* start INPUT DATA *
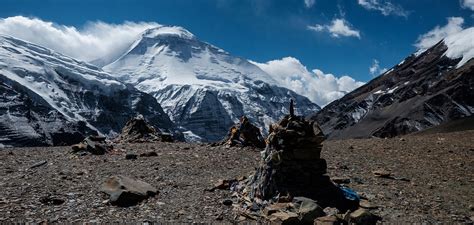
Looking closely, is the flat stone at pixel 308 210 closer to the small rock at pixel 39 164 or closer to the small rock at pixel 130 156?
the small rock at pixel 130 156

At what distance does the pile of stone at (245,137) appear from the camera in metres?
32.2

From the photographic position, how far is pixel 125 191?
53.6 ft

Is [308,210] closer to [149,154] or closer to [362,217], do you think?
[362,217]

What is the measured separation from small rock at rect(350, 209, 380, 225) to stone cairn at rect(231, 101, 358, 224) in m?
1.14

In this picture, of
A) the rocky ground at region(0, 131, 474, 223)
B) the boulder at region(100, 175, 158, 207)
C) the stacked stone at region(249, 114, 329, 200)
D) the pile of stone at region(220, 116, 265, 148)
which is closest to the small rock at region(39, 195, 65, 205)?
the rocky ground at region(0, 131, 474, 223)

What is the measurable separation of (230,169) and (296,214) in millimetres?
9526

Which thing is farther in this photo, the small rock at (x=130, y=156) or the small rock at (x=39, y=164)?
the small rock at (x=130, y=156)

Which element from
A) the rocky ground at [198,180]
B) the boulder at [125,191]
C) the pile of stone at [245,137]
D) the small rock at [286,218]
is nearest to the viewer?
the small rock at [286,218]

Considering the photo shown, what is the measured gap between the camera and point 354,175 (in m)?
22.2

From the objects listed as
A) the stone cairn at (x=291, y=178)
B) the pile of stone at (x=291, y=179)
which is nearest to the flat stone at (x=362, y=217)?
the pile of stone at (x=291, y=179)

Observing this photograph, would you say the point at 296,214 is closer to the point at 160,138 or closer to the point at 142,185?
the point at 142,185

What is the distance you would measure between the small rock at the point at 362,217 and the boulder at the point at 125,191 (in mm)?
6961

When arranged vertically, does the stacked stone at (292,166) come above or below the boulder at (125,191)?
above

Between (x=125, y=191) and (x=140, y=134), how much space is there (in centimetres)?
* end INPUT DATA *
* start INPUT DATA *
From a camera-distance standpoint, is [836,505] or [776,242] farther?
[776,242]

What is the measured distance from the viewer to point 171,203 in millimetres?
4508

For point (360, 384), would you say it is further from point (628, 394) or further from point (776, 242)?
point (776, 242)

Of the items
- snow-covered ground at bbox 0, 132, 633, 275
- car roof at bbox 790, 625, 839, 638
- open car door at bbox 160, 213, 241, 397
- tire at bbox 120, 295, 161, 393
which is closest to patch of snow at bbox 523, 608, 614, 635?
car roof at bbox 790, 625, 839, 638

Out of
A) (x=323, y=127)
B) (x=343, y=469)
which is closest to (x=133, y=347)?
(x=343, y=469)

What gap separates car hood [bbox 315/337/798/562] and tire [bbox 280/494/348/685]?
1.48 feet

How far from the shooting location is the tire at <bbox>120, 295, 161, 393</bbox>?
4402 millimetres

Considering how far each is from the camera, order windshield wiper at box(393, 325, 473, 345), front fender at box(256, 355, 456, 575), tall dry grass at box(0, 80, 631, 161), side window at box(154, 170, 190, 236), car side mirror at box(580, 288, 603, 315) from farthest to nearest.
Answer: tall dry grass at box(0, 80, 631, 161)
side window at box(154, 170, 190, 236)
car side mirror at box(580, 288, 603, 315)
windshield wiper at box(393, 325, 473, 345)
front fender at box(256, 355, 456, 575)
* end INPUT DATA *
Return everything in the data above from the line containing "Which thing is" down to the line containing "Between (x=125, y=191)", copied word for word.

Which thing is farther in this photo, the small rock at (x=130, y=156) or the small rock at (x=39, y=164)?
the small rock at (x=130, y=156)

Which element from
A) the rocky ground at [198,180]
B) the boulder at [125,191]
C) the pile of stone at [245,137]
D) the small rock at [286,218]
is nearest to the viewer?
the small rock at [286,218]

Considering the photo shown, what is the measured gap between the camera and point 354,175 (in m)?
22.2

From the objects listed as
A) the stone cairn at (x=291, y=178)
B) the pile of stone at (x=291, y=179)
which is nearest to the flat stone at (x=362, y=217)?
the pile of stone at (x=291, y=179)

Observing this photograph, would you say the point at 296,214 is closer to the point at 160,138 or closer to the point at 142,185?
the point at 142,185

What is the distance you would measure between the small rock at the point at 362,217 and the boulder at the point at 125,191 (in mm)?
6961

When arranged vertically, does the stacked stone at (292,166) come above or below the boulder at (125,191)?
above

Between (x=125, y=191) and (x=140, y=134), how much space is there (in centimetres)?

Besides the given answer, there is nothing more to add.